Şakik-i Belhi hazretleri “rahmetullahi aleyh”, Evliyanın büyüklerindendir.
Bir gün, zengin bir adam ziyaretine gelip;
- Efendim, ben zengin birisiyim. Her ihtiyacınızı karşılamak isterim, diye arzetti.
Büyük Veli;
- Olabilir, buyurdu. Ama bir şartla.
- Şartınız nedir efendim?
- Bana verince, malın noksanlaşır veya hırsız gelip malların çalınırsa, o zaman ne olacak?
- Korkmayın, malım azalmaz ve çalınmaz.
- Peki, ilerde bu fikrinden vazgeçersen veya benim bir kusurumu görüp de niyetinden dönersen?
- Hayır, bunların hiçbiri olmaz.
- Peki ya ölürsen. Ben nafakasız kalırsam, o zaman ne olacak? Bana, bütün bu hususlarda teminat verirsen, teklifini kabul ederim.
Zengin adam, şaşkındı.
Hazret-i Şakik devam etti:
- Şu anda benim rızkımı veren zat, bütün bu hususlarda bana kefildir. Yalnız benim değil, bütün mahlukatın rızkını verir de yine hazinesinde bir azalma olmaz Onun. Hem öyle merhametlidir ki, kulları çok kabahat yapsalar da, kesmez rızıklarını, devamlı verir.
Ve ilave etti:
- O, ayrıca ölümsüzdür. Hiç ölmez. Ne olursa olsun, vaadinden dönmez. Böyle bir kerim zat, rızk için bana kefilken, Onu bırakıp da başkasına gitmek bana yakışır mı?
Zengin Onu dinleyince;
- Çok haklısınız, dedi. Ne olur affedin beni. Büyük hata ettim.
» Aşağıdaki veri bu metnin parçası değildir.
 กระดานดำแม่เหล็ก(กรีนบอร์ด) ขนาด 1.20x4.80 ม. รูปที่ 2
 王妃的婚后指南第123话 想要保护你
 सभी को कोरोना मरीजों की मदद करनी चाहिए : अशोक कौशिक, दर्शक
Ve artık talebesiydi bu büyük Veli’nin
Eğer çocuksanız…
Bu zat, bir gün bazı gençleri gördü ki, vakitlerini boş şeylerle geçiriyor, günahlar içinde heba ediyorlardı gençliklerini.
Onları böyle görünce;
- Eğer çocuksanız, mektebe gidin. Yok eğer deliyseniz, tımarhaneye gidin! buyurdu.
Ve ekledi:
- Hasta iseniz, tabibe görünün. Ölü iseniz, kabirlere gömülün. Yok eğer Müslüman iseniz, o zaman Müslüman gibi yaşayın ki, öldüğünüzde, sizi Müslüman olarak karşılasın ve Müslüman gibi muamele yapsın melekler.